Paradoxically the Slipper has always had the advantage, despite its specialisation, because it comes first. Stallions and broodmares turnover quicker as their progeny prove (or otherwise) themselves earlier and the costs for all parties are less.
Had the Golden Slipper been the force it is today there is every chance Tulloch would not have raced at three. Even if he had he probably would not have been tried over any further than the Guineas distance given that he won 6 races as a two-year-old between five and seven furlongs.
These days horses that might excel in the Derby, but show dominant ability at two, no longer get the chance to advertise their superior ability across distance ranges.
The Victoria Derby is in an almost irretrievable decline and if we continue to let it, and other staying races, slide ignominiously into irrelevance the Melbourne Cup will also wither and die but not before it has become a pantomime of itself.
Indulge me in a reductio ad absurdum: if we change the Derby distance racing will ultimately become something more akin to Quarter Horse racing, the drag racing of the horse racing world.
Mick and others will, no doubt, tell me to relax. They are not proposing the wholesale truncation of the staying ranks, just a simple reduction of four or five hundred meters. Mick refers us to the Prix Du Jockey Club – aka the French Derby – which was reduced from 2400m to 2100m in 2005 and has seen its fortunes revived: “If change is good enough for France, why not Australia”.
But, in that instance, the change was necessary as it was clashing with the Epsom Derby – particularly after travel was made easier with the completion of the Channel Tunnel – both run in early June. There is no such clash in the Australian spring.
A change in distance is not going be our race’s saviour. Creating a race over 2000m “where the blue-ribbon best colts go to” as Newgate’s Henry Field suggested was required has already been tried.

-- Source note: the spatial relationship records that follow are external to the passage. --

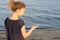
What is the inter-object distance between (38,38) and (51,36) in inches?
17.8

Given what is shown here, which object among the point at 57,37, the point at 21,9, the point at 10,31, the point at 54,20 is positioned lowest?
the point at 54,20

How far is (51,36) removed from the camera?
693 centimetres

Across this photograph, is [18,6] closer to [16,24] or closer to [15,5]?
[15,5]

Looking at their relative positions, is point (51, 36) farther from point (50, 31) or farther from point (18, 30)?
point (18, 30)

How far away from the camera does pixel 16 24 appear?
3.76 metres

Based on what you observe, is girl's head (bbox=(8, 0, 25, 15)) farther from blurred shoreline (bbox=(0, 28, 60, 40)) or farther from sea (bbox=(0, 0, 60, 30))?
sea (bbox=(0, 0, 60, 30))

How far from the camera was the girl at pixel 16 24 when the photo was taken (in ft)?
12.3

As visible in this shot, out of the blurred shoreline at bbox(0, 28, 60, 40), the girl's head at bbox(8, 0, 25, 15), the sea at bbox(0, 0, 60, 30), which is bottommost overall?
the sea at bbox(0, 0, 60, 30)

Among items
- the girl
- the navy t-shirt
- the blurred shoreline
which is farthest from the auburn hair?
the blurred shoreline

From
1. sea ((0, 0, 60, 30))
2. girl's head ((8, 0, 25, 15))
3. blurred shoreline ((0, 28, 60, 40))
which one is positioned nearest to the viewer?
girl's head ((8, 0, 25, 15))

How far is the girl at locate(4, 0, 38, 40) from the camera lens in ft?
12.3

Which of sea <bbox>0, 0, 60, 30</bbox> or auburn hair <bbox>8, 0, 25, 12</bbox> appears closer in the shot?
auburn hair <bbox>8, 0, 25, 12</bbox>

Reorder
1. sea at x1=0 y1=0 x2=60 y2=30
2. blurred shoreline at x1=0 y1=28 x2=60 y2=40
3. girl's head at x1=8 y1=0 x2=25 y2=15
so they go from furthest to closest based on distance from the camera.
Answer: sea at x1=0 y1=0 x2=60 y2=30 < blurred shoreline at x1=0 y1=28 x2=60 y2=40 < girl's head at x1=8 y1=0 x2=25 y2=15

If the $2 million, Group 1 Spring Champion run over 2000m the week before the Victoria Derby in Sydney has not been the main target for the country’s best three-year-old colts then neither will a 2000m Victoria Derby. The only thing that will save it is a national, arms-length, strategy – perhaps something the Black Type Advisory Group can provide.
In the end, getting the Derby back to its former glory will require, much like what the competition itself demands, investment, patience, and endurance, in that order. And perhaps, a little dash of speed.
This editorial has been republished from Matt Cumani Racing with permission from the author.